Supplied passage Start Marker

Older Readers may pause and remember— “Oh right, there did used to be a time when it was not inevitable that the real Mayor Daley’s son would be mayor even longer than his father.”
For Youngish Readers, Mayor Daley’s son, Richard M. Daley, probably feels like the real Mayor Daley—and they perhaps didn’t know much about the guy with the same name who came earlier, until they read up on the ‘60s for a college class.
Or—just going by how my brain worked as a kid—I could see some Younger Readers hearing about “Mayor Daley” in various time periods and assuming it was all the same guy. Kind of a political Highlander, but Irish. Who pays attention to middle initials?
Note: Richard M.’s longer time in office is only by one year. Father and son were both elected to six terms, but neither served 24 years. The real Mayor Daley died just a year into his sixth term, making it to 21 years in office. Richard M. got to just 22, because he had a shortened first term in office. Richard M. was initially elected in 1989 after beating Ald. Eugene Sawyer in a special election to finish the term of deceased Mayor Harold Washington. (Ald. Sawyer was briefly Mayor Sawyer after being appointed by the City Council to fill Washington’s seat until the special election.)
Now, from our 21st century POV, we know that the city really could have used Mike’s penny-pinching idea, if they had just hung on to all the “Richard J. Daley” signs a little bit longer. But that’s how hoarders get started. Back to Mike.
“Of course, to do this, we would need a mayor named Richard M. Daley,” writes Mike. “But the mayor has provided for us. He happens to have a son with that name.”
“You may have read about him or seen him on TV. He is the mayor’s eldest son and recently he has led some of those raiding parties that stormed into meetings of dissident Democrats challenging the mayor’s crowd for seats at the Democratic convention.
“He has shown as much skill at shouting, pointing his finger, waving his arms, jeering, hooting and hollering as any of the older politicians leading the other raiding parties. Indeed, there were moments when—if he had a bit more jowl—he could have passed for his arm-waving father.”
What raids?, you may thinking.
Some necessary background: A group of independent Democrats, led by Ald. Bill Singer and Rev. Jesse Jackson, are challenging Mayor Daley’s slate of delegates elected in the recent primary to represent Cook County at the upcoming 1972 Democratic National Convention. The challengers would like to kick out Mayor Daley’s elected delegates, and put in their own people.
The challengers claim the election of Daley’s delegate slate broke the new reform rules set by the Democratic Party. In particular, the reform rules are supposed to preclude political organizations like the Machine from choosing and financially backing delegate candidates. (Mayor Daley’s Machine, of course, did exactly that.)

Supplied passage End Marker
Record excerpts Start Marker

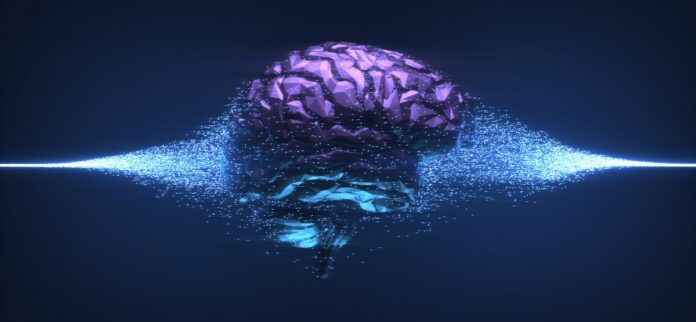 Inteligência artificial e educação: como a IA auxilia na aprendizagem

Record excerpts End Marker
Record excerpts Start Marker

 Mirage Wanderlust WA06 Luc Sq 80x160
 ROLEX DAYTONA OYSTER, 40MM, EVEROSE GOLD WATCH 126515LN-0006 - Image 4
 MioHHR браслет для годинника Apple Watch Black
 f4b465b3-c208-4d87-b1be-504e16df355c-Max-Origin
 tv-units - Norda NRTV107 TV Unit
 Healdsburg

Record excerpts End Marker

Exercise prompt:
Restate the Mayor Daley piece, starting with "Some necessary background: A" and going on through "did exactly that.)", using "insurgents" in place of "challengers".

Task response:
Some necessary background: A group of independent Democrats, led by Ald. Bill Singer and Rev. Jesse Jackson, are challenging Mayor Daley’s slate of delegates elected in the recent primary to represent Cook County at the upcoming 1972 Democratic National Convention. The insurgents would like to kick out Mayor Daley’s elected delegates, and put in their own people.
The insurgents claim the election of Daley’s delegate slate broke the new reform rules set by the Democratic Party. In particular, the reform rules are supposed to preclude political organizations like the Machine from choosing and financially backing delegate candidates. (Mayor Daley’s Machine, of course, did exactly that.)